*TASK TO COMPLETE*
Reproduce the part of the passage on Alisha Maxwell and the teacher preparation program that starts with "Alisha Maxwell started volunteering" and goes on through "Ahwatukee Foothills YWCA.".

Students who complete the program will be issued an institutional recommendation for certification in Arizona. In addition to completing the teacher preparation program, graduates must also pass appropriate Arizona educator exams, which are the secondary subject knowledge exam and the secondary professional knowledge exam, in order to become certified.

Alisha Maxwell started volunteering with younger students at a public pool as a teenager. She eventually taught swim lessons and later became the head coach at the Ahwatukee Foothills YWCA.

“I loved working with kids, and I especially loved working with teens," Maxwell said. "That is such an exciting time in a person’s life. They are deciding who they are and who they want to be, and they are making mistakes and learning to be independent and responsible.”

Maxwell majored in biochemistry at ASU and said she truly enjoyed her classes and her major.

“I realized that my dream job was working with kids. That came to me while I was coaching kids to swim. I was excited about my major and about teaching kids in new and exciting ways, so when I learned about the SED program, I knew I was going to enroll. I had an awesome experience with my advisor, and the ASU staff members were great.  Everyone was really knowledgeable, and the process of adding the certificate was smooth.” 

Maxwell added, “Teaching was always in the back of my mind. But I have this passion for math and science, and I knew I wanted to have a challenging major in that area. So, I got to progress and succeed in some of those highly academic biochemistry classes and also become certified to teach.”  

Maxwell, who graduated in May, is preparing for her first teaching job at ASU Preparatory Academy. She said she looks forward to sharing her love of math and science with the next generation of students: “I want to inspire kids to work hard at these topics too.”

*SOURCE MATERIAL*
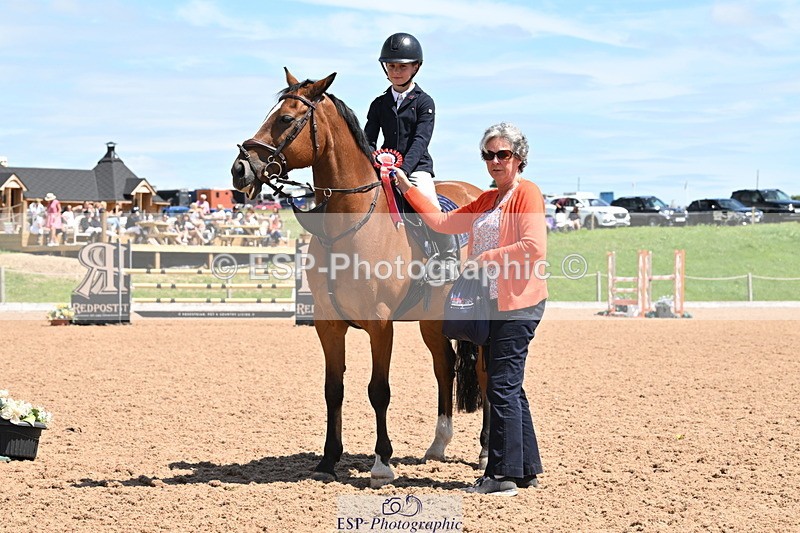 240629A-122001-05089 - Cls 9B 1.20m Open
---
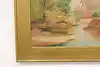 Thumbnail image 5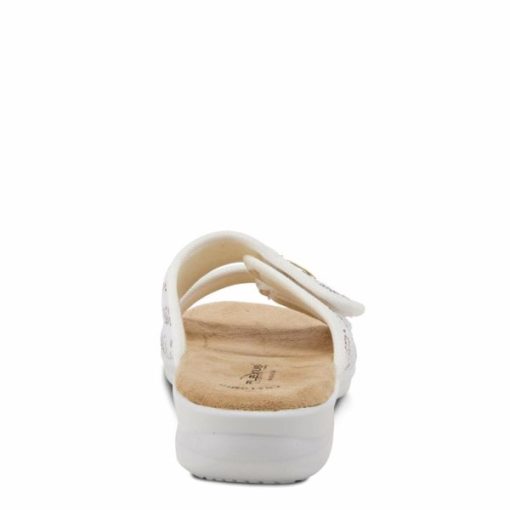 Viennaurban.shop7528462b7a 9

*RESULT BELOW*
Alisha Maxwell started volunteering with younger students at a public pool as a teenager. She eventually taught swim lessons and later became the head coach at the Ahwatukee Foothills YWCA.